• _Spatial data with pictures_:
## start
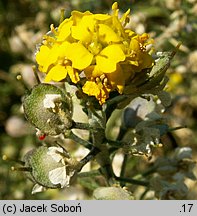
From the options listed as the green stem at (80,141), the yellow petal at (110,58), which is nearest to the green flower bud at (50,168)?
the green stem at (80,141)

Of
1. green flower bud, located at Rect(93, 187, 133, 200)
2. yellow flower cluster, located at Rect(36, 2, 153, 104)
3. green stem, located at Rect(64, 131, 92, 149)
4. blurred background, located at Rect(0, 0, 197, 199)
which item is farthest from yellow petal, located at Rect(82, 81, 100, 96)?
blurred background, located at Rect(0, 0, 197, 199)

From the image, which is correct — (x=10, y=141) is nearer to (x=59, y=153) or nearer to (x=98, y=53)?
(x=59, y=153)

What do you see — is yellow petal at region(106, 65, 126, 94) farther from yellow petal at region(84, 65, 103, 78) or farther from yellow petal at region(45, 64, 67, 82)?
yellow petal at region(45, 64, 67, 82)

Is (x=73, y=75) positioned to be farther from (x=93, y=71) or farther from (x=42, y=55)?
(x=42, y=55)

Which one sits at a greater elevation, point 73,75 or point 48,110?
point 73,75

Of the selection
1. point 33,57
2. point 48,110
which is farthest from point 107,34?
point 33,57

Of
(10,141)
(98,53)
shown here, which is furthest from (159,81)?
(10,141)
## end
• _JOB_:
Copy every one of the records above word for word, omitting the pictures.

• _RIGHT ANSWER_:
From the options listed as the green stem at (80,141), the yellow petal at (110,58), which is nearest to the green flower bud at (50,168)?
the green stem at (80,141)

Of
1. green flower bud, located at Rect(93, 187, 133, 200)
2. yellow flower cluster, located at Rect(36, 2, 153, 104)
3. green stem, located at Rect(64, 131, 92, 149)
4. blurred background, located at Rect(0, 0, 197, 199)
which item is farthest from yellow petal, located at Rect(82, 81, 100, 96)?
blurred background, located at Rect(0, 0, 197, 199)

From the image, which is correct — (x=10, y=141) is nearer to (x=59, y=153) or nearer to (x=98, y=53)?
(x=59, y=153)

What do you see — is yellow petal at region(106, 65, 126, 94) farther from yellow petal at region(84, 65, 103, 78) or farther from yellow petal at region(45, 64, 67, 82)?
yellow petal at region(45, 64, 67, 82)

Is (x=73, y=75) positioned to be farther from (x=93, y=71) or farther from (x=42, y=55)?
(x=42, y=55)

Which one sits at a greater elevation, point 73,75 or point 48,110?
point 73,75

Of the selection
1. point 33,57
2. point 48,110
which is farthest from point 107,34?
point 33,57

Of
(10,141)
(98,53)
shown here, which is furthest from (159,81)?
(10,141)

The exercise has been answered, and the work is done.